Requirement ▸
Extract, verbatim, all lines starting at the one containing "Among these —" and ending with the final line of the listing, and no others.

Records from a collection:
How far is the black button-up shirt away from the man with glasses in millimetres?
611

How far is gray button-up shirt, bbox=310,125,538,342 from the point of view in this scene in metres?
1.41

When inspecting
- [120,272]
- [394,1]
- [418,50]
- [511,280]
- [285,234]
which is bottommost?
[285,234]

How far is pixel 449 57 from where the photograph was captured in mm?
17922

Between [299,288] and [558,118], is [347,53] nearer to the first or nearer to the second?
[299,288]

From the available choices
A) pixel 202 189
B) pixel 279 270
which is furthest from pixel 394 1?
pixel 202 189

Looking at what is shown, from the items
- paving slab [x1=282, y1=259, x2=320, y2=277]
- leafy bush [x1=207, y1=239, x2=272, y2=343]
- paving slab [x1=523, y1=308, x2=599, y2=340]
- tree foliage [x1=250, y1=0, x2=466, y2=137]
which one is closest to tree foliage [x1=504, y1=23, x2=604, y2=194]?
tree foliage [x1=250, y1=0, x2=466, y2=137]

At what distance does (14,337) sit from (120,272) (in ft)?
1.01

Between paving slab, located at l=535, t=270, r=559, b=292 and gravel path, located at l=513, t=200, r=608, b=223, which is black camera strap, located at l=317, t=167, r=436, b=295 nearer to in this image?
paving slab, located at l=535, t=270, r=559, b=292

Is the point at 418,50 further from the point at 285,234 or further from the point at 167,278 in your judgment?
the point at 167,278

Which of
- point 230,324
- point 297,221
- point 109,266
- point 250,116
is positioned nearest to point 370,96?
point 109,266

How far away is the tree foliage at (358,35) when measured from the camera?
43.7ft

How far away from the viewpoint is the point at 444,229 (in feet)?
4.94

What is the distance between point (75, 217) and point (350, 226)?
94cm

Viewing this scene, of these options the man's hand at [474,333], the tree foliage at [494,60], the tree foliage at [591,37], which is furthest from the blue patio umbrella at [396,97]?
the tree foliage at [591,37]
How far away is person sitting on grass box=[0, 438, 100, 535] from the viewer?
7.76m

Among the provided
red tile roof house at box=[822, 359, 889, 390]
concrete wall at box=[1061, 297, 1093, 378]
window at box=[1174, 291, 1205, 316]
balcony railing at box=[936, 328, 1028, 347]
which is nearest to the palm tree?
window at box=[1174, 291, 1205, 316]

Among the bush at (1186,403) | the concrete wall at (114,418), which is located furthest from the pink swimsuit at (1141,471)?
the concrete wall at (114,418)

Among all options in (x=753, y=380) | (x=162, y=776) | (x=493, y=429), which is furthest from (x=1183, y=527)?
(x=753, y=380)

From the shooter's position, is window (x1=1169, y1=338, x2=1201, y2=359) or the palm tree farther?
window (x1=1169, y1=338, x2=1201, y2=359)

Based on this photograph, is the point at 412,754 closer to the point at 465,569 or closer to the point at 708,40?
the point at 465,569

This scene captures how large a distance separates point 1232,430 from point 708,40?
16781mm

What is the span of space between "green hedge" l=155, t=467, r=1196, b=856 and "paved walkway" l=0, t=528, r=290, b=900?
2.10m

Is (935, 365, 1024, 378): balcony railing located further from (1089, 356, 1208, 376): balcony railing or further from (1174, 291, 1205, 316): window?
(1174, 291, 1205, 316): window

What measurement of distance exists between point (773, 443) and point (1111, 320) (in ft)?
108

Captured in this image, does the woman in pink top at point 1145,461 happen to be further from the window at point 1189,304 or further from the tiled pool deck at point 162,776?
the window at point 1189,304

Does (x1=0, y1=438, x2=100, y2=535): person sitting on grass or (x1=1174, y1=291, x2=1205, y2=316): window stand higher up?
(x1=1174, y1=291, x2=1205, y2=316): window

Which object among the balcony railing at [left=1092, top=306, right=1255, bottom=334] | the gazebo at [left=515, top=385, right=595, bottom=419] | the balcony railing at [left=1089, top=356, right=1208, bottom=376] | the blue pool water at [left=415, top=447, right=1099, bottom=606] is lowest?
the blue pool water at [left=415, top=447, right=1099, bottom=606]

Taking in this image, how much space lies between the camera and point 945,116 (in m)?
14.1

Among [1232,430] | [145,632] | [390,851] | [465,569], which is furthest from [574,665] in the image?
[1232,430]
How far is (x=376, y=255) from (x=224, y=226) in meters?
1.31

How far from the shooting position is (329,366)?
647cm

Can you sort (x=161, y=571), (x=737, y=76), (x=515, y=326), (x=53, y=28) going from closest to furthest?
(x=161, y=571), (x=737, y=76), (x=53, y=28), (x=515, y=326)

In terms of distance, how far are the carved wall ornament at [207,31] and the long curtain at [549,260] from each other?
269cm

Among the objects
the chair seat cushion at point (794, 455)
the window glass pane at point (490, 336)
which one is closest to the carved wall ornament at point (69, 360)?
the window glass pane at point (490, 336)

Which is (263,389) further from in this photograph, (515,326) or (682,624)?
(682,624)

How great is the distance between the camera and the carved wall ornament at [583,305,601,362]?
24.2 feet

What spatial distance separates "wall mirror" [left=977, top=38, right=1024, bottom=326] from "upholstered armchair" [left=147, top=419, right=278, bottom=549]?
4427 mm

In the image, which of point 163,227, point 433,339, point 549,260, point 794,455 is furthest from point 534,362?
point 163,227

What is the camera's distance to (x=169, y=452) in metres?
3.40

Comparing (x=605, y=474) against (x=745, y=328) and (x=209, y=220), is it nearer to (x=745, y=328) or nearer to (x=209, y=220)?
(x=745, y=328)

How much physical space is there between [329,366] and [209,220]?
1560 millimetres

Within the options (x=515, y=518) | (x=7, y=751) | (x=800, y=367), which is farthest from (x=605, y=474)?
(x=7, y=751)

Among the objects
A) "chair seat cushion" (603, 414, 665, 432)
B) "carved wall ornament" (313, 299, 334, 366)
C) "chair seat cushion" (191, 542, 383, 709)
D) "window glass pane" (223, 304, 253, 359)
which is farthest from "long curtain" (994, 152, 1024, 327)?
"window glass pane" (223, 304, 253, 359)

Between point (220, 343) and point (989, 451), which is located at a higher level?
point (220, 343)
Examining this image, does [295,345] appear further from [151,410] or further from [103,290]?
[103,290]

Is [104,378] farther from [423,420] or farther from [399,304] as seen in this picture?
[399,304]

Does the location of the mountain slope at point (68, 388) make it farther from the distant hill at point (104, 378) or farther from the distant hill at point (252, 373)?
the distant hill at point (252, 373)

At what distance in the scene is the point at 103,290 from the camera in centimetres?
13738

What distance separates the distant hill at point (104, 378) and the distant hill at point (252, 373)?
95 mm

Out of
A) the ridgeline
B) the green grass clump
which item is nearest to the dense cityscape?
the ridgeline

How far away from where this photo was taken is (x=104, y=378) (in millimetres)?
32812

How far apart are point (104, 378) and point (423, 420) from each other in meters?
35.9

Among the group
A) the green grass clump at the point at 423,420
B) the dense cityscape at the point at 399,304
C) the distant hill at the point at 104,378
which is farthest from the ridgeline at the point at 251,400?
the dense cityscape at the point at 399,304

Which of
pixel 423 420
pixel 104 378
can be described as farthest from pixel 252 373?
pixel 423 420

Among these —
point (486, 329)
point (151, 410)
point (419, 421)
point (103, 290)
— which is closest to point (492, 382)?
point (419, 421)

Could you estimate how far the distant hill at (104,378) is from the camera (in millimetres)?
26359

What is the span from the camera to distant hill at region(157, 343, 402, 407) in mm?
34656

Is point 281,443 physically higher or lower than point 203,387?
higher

Response to this exercise ▸
Among these —
point (486, 329)
point (151, 410)
point (419, 421)
point (103, 290)
— which is closest to point (492, 382)?
point (419, 421)

Could you estimate how far the distant hill at (104,378) is from the camera (in millimetres)?
26359

What is the span from the camera to distant hill at region(157, 343, 402, 407) in mm?
34656

Is point 281,443 physically higher or lower than point 203,387?
higher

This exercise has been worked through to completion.